FPS is almost never related to networking in fact its best to say its just not related. Panda3D doesn't even handle the networking for the game. Disney's OTP (Open Theme Park) server handles that. It was built with MMOs in mind, to handle many people connected all at once, and it is what Astron (TLOPO's networking solution) was built to mimic, utilizing publicly available documents and confrences Disney or Disney employees themselves publicly released.The multiplayer part has always been sub par. Perhaps the 64bit may help. Perhaps not.
Part of me feels it is because Panda on the whole was not designed to be a packet handling internet based graphic engine, but a designer and production engine for art and rendering. Not like unreal, which was designed ground up to be optimized for internet packet handling and bit flow stuff and more real time rendering tasks.
Like trying to shoehorn graphic rendering and power point into microsoft word.

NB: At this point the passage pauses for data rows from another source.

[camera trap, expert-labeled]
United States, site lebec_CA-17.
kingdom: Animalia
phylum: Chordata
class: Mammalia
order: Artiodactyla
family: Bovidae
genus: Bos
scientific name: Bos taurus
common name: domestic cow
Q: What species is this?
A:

A just question. Hopefully TLOPO devs do get the issue resolved. We all know they are trying.How can we beta test if we are dc'd all the time?
I'm sorry but this is just incorrect, confused with real facts at best. The graphics rendering does not await a response from the server every frame, every 2 frames, or even every n frames. It renders what it has at the given moment. If there is a lot of objects or effects on screen it will take longer to render that frame, therefore cutting into the frames you get in a single second (FPS - Frames Per Second). FPS drops whenever there are more players around simply because there are just more objects to render in that scene - complex objects at that. The server simply pushes data to the client on updating positions of things, telling it what to load in where, etc. and the game doesn't wait for a response with this data before it does anything. You might notice this when enemies suddenly freeze and stop responding suddenly, the FPS will not drop at all. Because the rendering engine doesn't wait for this information to be sent.I wouldn't disagree with any of that, except this --> "FPS is almost never related to networking in fact its best to say its just not related."
Frames per second is part and parcel to internet gaming. Graphics image rendering is processing whatever data is in the pipe at any one time. Everything hands off to everything else in processing and slow internet creates lag, which creates basically poor frame rates.
To try and separate these multiplayer processes like they are totally different and independent from each other is too simplistic and almost insulting to people. Regular none tech people playing tlopo with their fps meter on watch the fps drop 40 frames as the game lags when approaching a boss with even a minimum of 5 players and they just got done playing wow at 120 fps on broadband and we're supposed to believe it's graphics only? Then tlopo astron is struggling doing a job of mimicking.
Actually, fps is archaic. It's a throwback to analog times and screen rendering on crt's in lines of data. You used to refresh the screen so many times a second and the brain perceives it as moving images. Faster refresh, smoother action on screen. We're digital, everything is done full screen or page now. There really isn't a 'refreshing' of LCD, LED or OLED monitors. It's just easier to go with the older acronyms than trying to educate people to newer tech.
I've watched my fps drop in tlopo when people log in and out trying to meet. Last year I was on a low bandwidth connection and fps was 5.
Then I came on another broadband and the fps was a constant 20-30 which isn't great either. I've always have low fps on my window machine with tlopo. But I can go back and forth with the same machine on those two connections and get consistent differences between them. Sorry, low bandwidth, low fps, higher bandwidth, higher fps. For whatever reason. All these processes have to play together efficiently for a quality end result. And that's all that matters to the end user.
How can we beta test if we are dc'd all the time?